Scene-based spatial questions
───

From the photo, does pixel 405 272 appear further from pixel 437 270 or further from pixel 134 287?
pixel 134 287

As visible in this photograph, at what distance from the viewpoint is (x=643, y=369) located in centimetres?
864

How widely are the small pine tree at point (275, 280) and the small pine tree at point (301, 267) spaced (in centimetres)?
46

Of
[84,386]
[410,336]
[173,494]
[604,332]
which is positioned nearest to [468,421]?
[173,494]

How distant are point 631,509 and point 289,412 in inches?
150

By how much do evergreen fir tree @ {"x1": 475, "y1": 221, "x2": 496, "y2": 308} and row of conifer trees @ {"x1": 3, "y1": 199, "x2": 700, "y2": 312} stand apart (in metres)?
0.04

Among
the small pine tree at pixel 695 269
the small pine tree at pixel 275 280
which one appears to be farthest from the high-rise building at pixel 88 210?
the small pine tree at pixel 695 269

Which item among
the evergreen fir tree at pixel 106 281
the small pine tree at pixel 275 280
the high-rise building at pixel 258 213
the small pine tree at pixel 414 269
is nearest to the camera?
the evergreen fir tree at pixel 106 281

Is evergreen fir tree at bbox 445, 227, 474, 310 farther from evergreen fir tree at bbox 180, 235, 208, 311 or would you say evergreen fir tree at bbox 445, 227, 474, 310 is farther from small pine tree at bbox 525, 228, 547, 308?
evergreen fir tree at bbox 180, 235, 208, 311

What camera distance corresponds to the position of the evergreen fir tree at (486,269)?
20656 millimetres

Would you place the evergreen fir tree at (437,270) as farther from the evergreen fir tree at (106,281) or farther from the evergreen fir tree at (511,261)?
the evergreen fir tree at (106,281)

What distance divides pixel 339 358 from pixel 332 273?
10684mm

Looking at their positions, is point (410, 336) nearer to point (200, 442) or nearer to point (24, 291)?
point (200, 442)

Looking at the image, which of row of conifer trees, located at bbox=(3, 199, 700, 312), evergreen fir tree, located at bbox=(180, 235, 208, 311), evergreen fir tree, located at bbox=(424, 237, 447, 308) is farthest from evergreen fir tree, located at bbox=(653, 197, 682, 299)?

───

• [REQUIRED WORK] Arrange the part of the listing that opens with the line containing "Is evergreen fir" and closes with the line containing "20656 millimetres" as a two-column CSV with the header request,answer. Give one row per request, putting each field in double quotes and replacing any line breaks with spaces.

• [CORRECT RESPONSE]
request,answer
"Is evergreen fir tree at bbox 445, 227, 474, 310 farther from evergreen fir tree at bbox 180, 235, 208, 311 or would you say evergreen fir tree at bbox 445, 227, 474, 310 is farther from small pine tree at bbox 525, 228, 547, 308?","evergreen fir tree at bbox 180, 235, 208, 311"
"What camera distance corresponds to the position of the evergreen fir tree at (486,269)?","20656 millimetres"